- Testo di riferimento -
- - - -
Per capire da dove nacquero i Peanuts bisogna guardare alla vita di Schulz. Cresciuto a St. Paul, nello Stato del Minnesota, figlio di un barbiere e di una casalinga, era un bambino timido, considerato troppo silenzioso dagli insegnanti. La madre morì di cancro proprio quando lui stava partendo per il servizio militare: un trauma che lo segnò profondamente. Durante la guerra combatté in Europa ma non amava raccontarlo; si definiva «un codardo per natura». Quell’insicurezza e quel senso costante di inadeguatezza divennero linfa vitale per i suoi personaggi. Così nacque Charlie Brown, alter ego e specchio delle fragilità dell’autore: un bambino che sbaglia, perde, non riesce mai a calciare la palla che Lucy gli toglie all’ultimo istante. Schulz disse una volta: «La vita è una serie di delusioni. Charlie Brown le vive tutte, perché io stesso le ho vissute».

Accanto a lui, però, comparve presto un contrappunto: Snoopy. Un bracchetto che non accettava la sua condizione di cane e anzi s’immaginava in vite parallele, da asso dell’aviazione a scrittore incompreso. Era la fantasia di Schulz stesso, il suo desiderio di fuga da un’esistenza che spesso percepiva come banale. Se Charlie Brown era la sua ombra, Snoopy era la sua luce, l’invenzione che compensava la realtà.

Altri personaggi traducevano pezzi della sua esperienza. Lucy, autoritaria e impietosa, rappresentava i bulli che da ragazzo lo avevano fatto sentire escluso. Linus, con la sua inseparabile coperta, incarnava la necessità di sicurezza che Schulz provava da sempre. Schroeder, il musicista devoto a Beethoven, rifletteva la passione dell’autore per l’arte come rifugio. Persino la Ragazza dai capelli rossi, amore impossibile di Charlie Brown, proveniva da una storia vera: una donna che Schulz aveva corteggiato senza successo negli anni Cinquanta e che gli aveva lasciato un segno indelebile.
- - - -
- Materiale fornito -
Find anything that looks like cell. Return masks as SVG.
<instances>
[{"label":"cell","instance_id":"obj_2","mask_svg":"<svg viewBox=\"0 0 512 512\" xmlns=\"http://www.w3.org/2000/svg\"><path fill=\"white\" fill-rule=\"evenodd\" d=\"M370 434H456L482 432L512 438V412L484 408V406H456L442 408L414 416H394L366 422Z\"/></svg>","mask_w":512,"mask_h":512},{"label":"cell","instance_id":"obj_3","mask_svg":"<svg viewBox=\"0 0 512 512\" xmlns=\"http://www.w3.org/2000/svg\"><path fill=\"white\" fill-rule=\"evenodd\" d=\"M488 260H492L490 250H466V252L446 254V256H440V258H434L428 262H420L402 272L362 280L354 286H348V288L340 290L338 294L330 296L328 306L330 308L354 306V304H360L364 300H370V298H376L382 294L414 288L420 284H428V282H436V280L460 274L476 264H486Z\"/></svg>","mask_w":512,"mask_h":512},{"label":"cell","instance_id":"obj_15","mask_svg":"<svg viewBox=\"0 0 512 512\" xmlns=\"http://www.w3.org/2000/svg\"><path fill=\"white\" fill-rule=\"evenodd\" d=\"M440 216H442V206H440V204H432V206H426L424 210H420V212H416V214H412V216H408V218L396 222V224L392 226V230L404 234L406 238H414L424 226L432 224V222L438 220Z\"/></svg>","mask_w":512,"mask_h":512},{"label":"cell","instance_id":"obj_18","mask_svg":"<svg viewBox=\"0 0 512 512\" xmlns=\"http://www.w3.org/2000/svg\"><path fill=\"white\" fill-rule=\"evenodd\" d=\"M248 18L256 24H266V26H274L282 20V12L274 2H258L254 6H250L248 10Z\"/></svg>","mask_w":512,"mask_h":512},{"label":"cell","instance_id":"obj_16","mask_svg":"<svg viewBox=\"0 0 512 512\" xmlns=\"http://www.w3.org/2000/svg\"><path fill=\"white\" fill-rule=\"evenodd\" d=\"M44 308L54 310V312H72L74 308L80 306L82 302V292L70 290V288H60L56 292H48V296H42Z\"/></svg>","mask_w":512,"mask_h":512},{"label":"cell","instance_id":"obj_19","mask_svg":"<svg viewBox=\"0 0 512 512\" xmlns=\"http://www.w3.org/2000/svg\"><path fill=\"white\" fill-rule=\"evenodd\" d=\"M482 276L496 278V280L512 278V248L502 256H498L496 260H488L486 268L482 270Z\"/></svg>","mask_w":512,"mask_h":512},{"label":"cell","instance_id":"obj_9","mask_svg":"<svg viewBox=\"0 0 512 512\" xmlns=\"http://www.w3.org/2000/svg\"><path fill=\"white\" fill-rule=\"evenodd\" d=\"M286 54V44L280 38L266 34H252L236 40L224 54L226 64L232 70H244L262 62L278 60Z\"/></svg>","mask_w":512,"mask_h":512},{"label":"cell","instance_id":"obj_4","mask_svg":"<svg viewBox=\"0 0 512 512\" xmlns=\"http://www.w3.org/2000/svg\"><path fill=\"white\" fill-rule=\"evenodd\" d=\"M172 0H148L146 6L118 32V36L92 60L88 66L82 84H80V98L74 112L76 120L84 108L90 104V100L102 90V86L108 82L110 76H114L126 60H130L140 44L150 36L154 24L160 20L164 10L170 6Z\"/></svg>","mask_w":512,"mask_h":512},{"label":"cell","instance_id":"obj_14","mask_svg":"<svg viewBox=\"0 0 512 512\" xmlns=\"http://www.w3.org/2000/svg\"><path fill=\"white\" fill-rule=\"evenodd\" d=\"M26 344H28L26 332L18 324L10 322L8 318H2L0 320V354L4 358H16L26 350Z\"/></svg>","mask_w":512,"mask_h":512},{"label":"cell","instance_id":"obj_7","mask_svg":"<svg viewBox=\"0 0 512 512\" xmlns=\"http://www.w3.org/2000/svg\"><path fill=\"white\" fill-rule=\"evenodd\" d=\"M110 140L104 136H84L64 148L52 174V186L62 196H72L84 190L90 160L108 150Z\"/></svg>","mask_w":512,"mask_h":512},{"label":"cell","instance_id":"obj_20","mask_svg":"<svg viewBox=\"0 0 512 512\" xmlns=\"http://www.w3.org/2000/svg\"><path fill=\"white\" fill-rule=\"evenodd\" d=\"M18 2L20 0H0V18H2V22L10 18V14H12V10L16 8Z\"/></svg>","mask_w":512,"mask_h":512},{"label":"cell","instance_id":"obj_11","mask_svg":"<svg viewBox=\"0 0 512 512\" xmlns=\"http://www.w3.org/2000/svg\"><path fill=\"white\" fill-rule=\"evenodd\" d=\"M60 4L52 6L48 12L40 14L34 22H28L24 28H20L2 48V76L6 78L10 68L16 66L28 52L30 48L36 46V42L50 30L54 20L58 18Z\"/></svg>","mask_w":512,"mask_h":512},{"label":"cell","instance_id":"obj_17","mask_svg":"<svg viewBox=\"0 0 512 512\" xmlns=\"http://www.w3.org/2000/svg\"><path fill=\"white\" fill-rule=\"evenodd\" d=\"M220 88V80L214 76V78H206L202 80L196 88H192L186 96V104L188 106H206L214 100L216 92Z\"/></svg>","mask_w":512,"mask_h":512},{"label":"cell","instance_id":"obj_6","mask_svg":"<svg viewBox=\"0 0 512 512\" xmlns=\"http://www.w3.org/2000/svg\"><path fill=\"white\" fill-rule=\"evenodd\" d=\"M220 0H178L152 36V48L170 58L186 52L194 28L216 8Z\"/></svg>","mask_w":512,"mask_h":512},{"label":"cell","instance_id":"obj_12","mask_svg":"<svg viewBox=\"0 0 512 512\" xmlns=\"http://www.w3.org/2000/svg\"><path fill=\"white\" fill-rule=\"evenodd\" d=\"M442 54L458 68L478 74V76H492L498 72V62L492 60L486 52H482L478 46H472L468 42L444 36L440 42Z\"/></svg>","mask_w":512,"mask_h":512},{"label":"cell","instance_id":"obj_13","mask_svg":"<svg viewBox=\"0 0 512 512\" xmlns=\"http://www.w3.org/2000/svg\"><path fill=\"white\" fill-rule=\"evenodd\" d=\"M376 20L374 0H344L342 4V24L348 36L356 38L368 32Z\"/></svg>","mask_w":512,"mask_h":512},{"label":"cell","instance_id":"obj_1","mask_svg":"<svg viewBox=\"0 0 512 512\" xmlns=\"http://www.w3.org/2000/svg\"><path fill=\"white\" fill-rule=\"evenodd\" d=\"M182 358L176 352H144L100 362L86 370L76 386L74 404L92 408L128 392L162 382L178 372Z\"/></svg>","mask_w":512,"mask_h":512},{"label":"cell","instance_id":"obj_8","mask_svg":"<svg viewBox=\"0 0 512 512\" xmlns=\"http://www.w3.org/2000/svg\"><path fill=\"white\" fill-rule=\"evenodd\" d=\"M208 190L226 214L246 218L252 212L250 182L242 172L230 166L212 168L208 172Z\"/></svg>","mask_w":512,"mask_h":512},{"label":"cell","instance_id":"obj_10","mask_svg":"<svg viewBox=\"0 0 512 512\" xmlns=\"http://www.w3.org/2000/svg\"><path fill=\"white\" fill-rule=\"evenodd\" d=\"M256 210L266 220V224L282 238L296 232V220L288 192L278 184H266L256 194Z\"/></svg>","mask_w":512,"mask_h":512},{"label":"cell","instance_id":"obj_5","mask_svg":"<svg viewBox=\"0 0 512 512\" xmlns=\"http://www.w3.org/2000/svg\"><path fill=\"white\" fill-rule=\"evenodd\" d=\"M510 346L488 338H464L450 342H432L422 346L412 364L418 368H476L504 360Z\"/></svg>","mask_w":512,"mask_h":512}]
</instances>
- - - -
- Consegna 1 -
Nel testo sui Peanuts, quale personaggio rappresentava i bulli che da ragazzo avevano fatto sentire escluso Schulz?
- Consegna 2 -
Trascrivi dal testo sui Peanuts il passo che va da "Altri personaggi traducevano" a "un segno indelebile.".

- Risposta attesa 1 -
Lucy.

- Risposta attesa 2 -
Altri personaggi traducevano pezzi della sua esperienza. Lucy, autoritaria e impietosa, rappresentava i bulli che da ragazzo lo avevano fatto sentire escluso. Linus, con la sua inseparabile coperta, incarnava la necessità di sicurezza che Schulz provava da sempre. Schroeder, il musicista devoto a Beethoven, rifletteva la passione dell’autore per l’arte come rifugio. Persino la Ragazza dai capelli rossi, amore impossibile di Charlie Brown, proveniva da una storia vera: una donna che Schulz aveva corteggiato senza successo negli anni Cinquanta e che gli aveva lasciato un segno indelebile.